(Stored items from a collection)

○ ○ ○ ○

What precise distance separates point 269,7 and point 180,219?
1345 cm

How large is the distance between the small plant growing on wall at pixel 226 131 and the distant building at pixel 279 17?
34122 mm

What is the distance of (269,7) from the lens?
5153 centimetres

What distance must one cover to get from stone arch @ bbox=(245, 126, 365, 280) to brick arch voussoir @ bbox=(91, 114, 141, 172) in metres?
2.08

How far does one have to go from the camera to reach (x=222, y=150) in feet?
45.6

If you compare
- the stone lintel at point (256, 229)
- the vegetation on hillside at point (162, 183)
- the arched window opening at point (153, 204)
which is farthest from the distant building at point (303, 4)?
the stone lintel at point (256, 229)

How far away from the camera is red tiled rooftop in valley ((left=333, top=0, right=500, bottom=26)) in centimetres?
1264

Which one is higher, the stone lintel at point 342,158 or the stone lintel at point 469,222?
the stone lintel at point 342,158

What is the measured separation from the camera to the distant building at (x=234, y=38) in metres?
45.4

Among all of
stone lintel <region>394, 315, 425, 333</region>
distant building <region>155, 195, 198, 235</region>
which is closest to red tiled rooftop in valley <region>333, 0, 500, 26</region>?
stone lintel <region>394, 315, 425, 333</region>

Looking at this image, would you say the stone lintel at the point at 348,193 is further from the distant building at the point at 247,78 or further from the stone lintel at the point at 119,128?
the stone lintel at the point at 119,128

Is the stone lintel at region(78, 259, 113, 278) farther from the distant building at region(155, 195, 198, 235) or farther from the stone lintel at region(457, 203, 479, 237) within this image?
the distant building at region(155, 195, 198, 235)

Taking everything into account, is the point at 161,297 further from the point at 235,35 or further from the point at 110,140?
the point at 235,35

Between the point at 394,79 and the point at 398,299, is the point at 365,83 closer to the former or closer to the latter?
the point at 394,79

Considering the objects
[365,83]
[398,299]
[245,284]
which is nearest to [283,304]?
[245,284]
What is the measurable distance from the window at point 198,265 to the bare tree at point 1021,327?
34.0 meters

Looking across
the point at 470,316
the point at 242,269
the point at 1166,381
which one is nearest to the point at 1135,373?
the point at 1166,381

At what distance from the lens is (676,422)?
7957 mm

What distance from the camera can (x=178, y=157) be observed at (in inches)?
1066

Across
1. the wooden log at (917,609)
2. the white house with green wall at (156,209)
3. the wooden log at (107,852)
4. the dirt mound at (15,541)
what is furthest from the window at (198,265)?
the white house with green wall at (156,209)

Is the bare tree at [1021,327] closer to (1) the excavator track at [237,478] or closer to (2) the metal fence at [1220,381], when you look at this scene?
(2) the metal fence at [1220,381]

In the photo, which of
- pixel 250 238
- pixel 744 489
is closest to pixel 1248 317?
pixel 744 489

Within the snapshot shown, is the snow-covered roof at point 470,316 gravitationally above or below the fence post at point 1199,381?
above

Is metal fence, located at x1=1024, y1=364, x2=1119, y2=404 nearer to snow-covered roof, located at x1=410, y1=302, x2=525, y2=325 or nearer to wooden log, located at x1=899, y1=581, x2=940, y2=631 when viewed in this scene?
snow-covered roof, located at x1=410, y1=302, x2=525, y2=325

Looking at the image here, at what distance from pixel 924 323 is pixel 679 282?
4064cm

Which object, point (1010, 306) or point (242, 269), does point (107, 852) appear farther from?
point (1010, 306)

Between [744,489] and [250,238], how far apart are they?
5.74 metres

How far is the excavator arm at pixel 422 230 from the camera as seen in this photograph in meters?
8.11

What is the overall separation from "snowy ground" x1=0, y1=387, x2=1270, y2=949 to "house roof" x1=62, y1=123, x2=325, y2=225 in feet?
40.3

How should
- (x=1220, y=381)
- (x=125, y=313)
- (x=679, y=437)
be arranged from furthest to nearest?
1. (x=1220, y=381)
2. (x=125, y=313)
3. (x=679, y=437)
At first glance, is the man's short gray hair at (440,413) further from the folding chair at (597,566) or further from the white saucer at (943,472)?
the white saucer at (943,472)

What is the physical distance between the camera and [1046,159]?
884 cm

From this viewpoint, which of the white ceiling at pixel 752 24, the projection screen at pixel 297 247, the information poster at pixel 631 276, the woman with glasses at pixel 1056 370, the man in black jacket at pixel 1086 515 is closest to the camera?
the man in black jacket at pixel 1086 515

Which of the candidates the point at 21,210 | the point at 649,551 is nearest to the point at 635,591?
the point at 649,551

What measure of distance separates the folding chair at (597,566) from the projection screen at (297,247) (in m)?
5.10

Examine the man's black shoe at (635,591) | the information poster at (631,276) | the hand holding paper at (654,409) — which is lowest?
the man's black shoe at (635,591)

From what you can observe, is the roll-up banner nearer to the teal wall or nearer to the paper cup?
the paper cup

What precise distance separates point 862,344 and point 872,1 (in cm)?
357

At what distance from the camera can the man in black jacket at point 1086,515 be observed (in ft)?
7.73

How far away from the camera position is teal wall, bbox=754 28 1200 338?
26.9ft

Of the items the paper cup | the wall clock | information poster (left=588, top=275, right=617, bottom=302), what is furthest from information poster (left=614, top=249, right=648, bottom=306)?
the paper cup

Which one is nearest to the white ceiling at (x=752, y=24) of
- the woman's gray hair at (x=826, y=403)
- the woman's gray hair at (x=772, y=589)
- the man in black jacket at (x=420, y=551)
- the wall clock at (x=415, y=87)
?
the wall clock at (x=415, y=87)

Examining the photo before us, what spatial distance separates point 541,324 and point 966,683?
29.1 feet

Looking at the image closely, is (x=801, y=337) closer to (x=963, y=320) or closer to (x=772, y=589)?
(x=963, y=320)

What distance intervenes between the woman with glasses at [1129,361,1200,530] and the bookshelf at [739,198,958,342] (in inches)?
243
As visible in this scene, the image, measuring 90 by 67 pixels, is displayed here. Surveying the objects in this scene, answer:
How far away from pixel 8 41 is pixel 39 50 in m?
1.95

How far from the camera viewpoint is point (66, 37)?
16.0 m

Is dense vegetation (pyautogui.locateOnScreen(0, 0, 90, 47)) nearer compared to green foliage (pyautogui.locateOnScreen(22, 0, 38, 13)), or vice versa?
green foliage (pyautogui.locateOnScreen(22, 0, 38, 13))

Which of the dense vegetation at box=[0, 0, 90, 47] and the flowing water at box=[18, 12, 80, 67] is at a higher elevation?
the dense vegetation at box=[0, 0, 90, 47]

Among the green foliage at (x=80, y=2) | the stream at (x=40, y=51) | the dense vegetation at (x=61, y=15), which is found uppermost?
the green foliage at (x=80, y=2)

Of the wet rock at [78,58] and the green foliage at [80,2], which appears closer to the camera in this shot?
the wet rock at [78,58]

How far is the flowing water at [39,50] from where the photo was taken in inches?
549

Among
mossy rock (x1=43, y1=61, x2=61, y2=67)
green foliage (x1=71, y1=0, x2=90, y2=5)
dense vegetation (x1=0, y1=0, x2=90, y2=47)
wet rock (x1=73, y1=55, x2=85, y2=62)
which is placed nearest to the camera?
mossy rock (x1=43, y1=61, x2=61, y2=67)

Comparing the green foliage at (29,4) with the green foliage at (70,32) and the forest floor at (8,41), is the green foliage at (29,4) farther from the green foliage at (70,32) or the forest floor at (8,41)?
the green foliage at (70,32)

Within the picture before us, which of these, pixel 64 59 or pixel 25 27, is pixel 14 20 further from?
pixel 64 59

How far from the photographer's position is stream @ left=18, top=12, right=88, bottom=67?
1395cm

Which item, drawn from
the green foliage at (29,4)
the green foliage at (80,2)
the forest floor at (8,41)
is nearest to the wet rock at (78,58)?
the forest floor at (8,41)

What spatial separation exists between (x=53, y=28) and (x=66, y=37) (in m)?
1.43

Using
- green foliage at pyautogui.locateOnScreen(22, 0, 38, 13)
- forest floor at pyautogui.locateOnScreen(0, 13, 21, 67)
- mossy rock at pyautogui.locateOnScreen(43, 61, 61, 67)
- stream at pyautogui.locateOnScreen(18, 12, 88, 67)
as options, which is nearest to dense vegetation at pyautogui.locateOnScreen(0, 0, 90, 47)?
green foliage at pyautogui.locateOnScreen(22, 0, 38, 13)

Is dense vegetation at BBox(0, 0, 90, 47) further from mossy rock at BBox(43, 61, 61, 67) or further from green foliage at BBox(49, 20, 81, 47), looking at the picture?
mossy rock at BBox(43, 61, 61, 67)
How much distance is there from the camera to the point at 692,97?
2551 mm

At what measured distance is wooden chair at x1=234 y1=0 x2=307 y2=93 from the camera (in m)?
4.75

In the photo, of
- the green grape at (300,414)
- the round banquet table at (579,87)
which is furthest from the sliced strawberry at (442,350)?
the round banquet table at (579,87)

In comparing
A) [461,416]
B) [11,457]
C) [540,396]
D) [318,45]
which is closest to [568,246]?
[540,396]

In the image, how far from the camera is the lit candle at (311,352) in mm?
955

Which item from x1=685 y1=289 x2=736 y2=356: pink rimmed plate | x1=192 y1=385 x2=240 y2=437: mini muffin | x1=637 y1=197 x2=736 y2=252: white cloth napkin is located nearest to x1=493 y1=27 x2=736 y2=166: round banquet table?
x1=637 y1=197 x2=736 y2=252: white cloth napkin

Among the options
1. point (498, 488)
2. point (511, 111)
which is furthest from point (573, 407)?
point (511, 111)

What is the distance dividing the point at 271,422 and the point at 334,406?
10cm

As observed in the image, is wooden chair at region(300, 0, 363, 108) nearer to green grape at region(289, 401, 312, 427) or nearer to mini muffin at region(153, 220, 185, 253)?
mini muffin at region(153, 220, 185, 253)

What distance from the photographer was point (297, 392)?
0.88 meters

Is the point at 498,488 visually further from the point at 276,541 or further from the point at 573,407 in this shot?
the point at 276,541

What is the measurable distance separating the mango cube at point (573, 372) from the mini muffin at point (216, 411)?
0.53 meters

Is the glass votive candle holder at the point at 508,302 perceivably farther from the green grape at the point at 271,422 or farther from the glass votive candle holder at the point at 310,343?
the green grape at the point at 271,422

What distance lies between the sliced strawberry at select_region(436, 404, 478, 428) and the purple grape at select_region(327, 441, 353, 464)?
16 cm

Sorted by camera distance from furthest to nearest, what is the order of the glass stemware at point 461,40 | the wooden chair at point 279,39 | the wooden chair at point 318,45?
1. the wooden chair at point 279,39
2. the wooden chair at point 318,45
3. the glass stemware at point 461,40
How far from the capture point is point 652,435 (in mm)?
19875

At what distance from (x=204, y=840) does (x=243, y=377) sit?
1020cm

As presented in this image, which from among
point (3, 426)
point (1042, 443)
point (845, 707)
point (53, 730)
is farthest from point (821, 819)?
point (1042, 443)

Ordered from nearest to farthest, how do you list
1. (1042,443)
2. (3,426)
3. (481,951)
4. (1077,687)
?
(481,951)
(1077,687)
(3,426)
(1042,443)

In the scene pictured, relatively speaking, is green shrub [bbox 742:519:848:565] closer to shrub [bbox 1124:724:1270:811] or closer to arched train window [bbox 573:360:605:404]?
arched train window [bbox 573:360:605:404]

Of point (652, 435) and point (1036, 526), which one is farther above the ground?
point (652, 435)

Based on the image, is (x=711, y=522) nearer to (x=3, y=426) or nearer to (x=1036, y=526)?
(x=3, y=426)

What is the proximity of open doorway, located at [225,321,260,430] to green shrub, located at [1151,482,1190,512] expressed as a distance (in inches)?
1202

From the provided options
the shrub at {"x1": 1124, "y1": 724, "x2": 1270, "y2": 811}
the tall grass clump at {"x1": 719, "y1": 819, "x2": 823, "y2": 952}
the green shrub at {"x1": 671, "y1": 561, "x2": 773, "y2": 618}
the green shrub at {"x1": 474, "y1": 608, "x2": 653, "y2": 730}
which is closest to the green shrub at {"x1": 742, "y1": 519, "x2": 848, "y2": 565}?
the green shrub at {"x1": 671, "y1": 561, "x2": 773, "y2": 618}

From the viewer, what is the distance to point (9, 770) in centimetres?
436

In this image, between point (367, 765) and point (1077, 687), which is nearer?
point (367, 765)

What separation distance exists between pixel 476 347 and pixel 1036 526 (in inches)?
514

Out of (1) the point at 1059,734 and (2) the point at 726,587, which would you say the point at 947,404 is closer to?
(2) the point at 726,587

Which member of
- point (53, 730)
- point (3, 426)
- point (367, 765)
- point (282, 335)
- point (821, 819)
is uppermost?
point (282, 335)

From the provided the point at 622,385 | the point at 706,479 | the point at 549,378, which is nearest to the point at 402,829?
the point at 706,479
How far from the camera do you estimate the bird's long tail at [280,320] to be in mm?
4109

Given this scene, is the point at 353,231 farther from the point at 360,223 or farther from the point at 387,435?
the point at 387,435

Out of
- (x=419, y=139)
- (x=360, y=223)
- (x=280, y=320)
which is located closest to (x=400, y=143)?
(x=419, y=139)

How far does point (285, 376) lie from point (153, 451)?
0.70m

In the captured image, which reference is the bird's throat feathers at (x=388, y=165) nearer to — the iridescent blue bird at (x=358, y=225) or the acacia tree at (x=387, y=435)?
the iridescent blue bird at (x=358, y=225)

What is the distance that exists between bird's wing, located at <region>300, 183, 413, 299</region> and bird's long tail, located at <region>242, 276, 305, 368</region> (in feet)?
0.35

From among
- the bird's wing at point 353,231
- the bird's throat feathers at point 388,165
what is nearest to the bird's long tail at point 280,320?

○ ○ ○ ○

*EXERCISE BRIEF*
Extract the closing run of lines, starting with the one containing "Which member of" and ending at the last, exactly as written.

*COMPLETED TASK*
Which member of
- point (53, 730)
- point (3, 426)
- point (367, 765)
- point (282, 335)
- point (821, 819)
is uppermost?
point (282, 335)

From the provided the point at 622,385 | the point at 706,479 | the point at 549,378, which is nearest to the point at 402,829?
the point at 706,479
How far from the camera do you estimate the bird's long tail at [280,320] to be in mm?
4109

Given this scene, is the point at 353,231 farther from the point at 360,223 or farther from the point at 387,435?
the point at 387,435

Out of
- (x=419, y=139)
- (x=360, y=223)
- (x=280, y=320)
which is located closest to (x=400, y=143)?
(x=419, y=139)

How far does point (285, 376) lie from point (153, 451)?
0.70m

In the captured image, which reference is the bird's throat feathers at (x=388, y=165) nearer to — the iridescent blue bird at (x=358, y=225) or the acacia tree at (x=387, y=435)?
the iridescent blue bird at (x=358, y=225)

What is the distance that exists between bird's wing, located at <region>300, 183, 413, 299</region> and bird's long tail, located at <region>242, 276, 305, 368</region> (in feet)?
0.35

From among
- the bird's wing at point 353,231
- the bird's throat feathers at point 388,165
what is nearest to the bird's long tail at point 280,320?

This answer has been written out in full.